- [Exercise] Given the records below, transcribe each of them exactly.

- [Data]

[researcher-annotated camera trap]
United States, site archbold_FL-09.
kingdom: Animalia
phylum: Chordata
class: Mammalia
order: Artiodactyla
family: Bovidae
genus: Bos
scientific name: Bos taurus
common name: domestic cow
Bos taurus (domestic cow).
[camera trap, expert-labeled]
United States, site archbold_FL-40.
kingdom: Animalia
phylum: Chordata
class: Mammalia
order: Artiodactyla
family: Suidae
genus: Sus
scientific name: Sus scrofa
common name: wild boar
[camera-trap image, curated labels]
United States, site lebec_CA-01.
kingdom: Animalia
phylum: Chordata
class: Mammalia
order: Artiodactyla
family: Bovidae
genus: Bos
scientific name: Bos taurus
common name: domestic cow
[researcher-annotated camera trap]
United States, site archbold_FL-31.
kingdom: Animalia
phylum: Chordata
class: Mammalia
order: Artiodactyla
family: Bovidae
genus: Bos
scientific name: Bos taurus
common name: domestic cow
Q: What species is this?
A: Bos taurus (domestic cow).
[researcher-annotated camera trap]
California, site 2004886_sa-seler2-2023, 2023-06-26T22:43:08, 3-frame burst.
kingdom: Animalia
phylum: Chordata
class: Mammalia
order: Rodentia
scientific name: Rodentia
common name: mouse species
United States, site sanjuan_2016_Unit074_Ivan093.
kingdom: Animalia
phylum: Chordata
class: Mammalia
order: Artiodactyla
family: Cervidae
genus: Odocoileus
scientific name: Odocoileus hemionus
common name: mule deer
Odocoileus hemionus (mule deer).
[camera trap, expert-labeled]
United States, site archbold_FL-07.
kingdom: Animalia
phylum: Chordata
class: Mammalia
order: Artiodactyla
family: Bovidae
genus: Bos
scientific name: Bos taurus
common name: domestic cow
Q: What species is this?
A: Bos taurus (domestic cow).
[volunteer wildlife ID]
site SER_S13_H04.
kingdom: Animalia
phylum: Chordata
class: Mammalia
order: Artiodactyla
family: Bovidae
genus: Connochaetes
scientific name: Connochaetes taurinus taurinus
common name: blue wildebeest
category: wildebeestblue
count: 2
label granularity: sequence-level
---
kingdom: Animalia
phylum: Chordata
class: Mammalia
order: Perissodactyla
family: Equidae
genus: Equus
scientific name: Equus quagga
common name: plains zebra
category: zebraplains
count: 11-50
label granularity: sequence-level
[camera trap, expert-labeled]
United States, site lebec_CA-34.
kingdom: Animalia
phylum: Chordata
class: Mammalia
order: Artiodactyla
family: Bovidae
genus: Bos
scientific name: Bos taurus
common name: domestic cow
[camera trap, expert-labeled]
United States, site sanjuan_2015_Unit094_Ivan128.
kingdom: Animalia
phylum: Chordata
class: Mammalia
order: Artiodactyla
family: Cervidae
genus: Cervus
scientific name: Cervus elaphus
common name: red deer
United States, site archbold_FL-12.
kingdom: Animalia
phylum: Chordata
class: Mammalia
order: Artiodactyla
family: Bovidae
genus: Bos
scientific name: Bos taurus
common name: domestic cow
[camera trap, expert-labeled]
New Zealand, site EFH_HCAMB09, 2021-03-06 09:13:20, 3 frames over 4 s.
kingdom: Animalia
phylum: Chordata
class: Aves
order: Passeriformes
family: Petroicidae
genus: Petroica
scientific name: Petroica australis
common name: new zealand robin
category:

- [Solution to this problem]
[researcher-annotated camera trap]
United States, site archbold_FL-09.
kingdom: Animalia
phylum: Chordata
class: Mammalia
order: Artiodactyla
family: Bovidae
genus: Bos
scientific name: Bos taurus
common name: domestic cow
Bos taurus (domestic cow).
[camera trap, expert-labeled]
United States, site archbold_FL-40.
kingdom: Animalia
phylum: Chordata
class: Mammalia
order: Artiodactyla
family: Suidae
genus: Sus
scientific name: Sus scrofa
common name: wild boar
[camera-trap image, curated labels]
United States, site lebec_CA-01.
kingdom: Animalia
phylum: Chordata
class: Mammalia
order: Artiodactyla
family: Bovidae
genus: Bos
scientific name: Bos taurus
common name: domestic cow
[researcher-annotated camera trap]
United States, site archbold_FL-31.
kingdom: Animalia
phylum: Chordata
class: Mammalia
order: Artiodactyla
family: Bovidae
genus: Bos
scientific name: Bos taurus
common name: domestic cow
Q: What species is this?
A: Bos taurus (domestic cow).
[researcher-annotated camera trap]
California, site 2004886_sa-seler2-2023, 2023-06-26T22:43:08, 3-frame burst.
kingdom: Animalia
phylum: Chordata
class: Mammalia
order: Rodentia
scientific name: Rodentia
common name: mouse species
United States, site sanjuan_2016_Unit074_Ivan093.
kingdom: Animalia
phylum: Chordata
class: Mammalia
order: Artiodactyla
family: Cervidae
genus: Odocoileus
scientific name: Odocoileus hemionus
common name: mule deer
Odocoileus hemionus (mule deer).
[camera trap, expert-labeled]
United States, site archbold_FL-07.
kingdom: Animalia
phylum: Chordata
class: Mammalia
order: Artiodactyla
family: Bovidae
genus: Bos
scientific name: Bos taurus
common name: domestic cow
Q: What species is this?
A: Bos taurus (domestic cow).
[volunteer wildlife ID]
site SER_S13_H04.
kingdom: Animalia
phylum: Chordata
class: Mammalia
order: Artiodactyla
family: Bovidae
genus: Connochaetes
scientific name: Connochaetes taurinus taurinus
common name: blue wildebeest
category: wildebeestblue
count: 2
label granularity: sequence-level
---
kingdom: Animalia
phylum: Chordata
class: Mammalia
order: Perissodactyla
family: Equidae
genus: Equus
scientific name: Equus quagga
common name: plains zebra
category: zebraplains
count: 11-50
label granularity: sequence-level
[camera trap, expert-labeled]
United States, site lebec_CA-34.
kingdom: Animalia
phylum: Chordata
class: Mammalia
order: Artiodactyla
family: Bovidae
genus: Bos
scientific name: Bos taurus
common name: domestic cow
[camera trap, expert-labeled]
United States, site sanjuan_2015_Unit094_Ivan128.
kingdom: Animalia
phylum: Chordata
class: Mammalia
order: Artiodactyla
family: Cervidae
genus: Cervus
scientific name: Cervus elaphus
common name: red deer
United States, site archbold_FL-12.
kingdom: Animalia
phylum: Chordata
class: Mammalia
order: Artiodactyla
family: Bovidae
genus: Bos
scientific name: Bos taurus
common name: domestic cow
[camera trap, expert-labeled]
New Zealand, site EFH_HCAMB09, 2021-03-06 09:13:20, 3 frames over 4 s.
kingdom: Animalia
phylum: Chordata
class: Aves
order: Passeriformes
family: Petroicidae
genus: Petroica
scientific name: Petroica australis
common name: new zealand robin
category:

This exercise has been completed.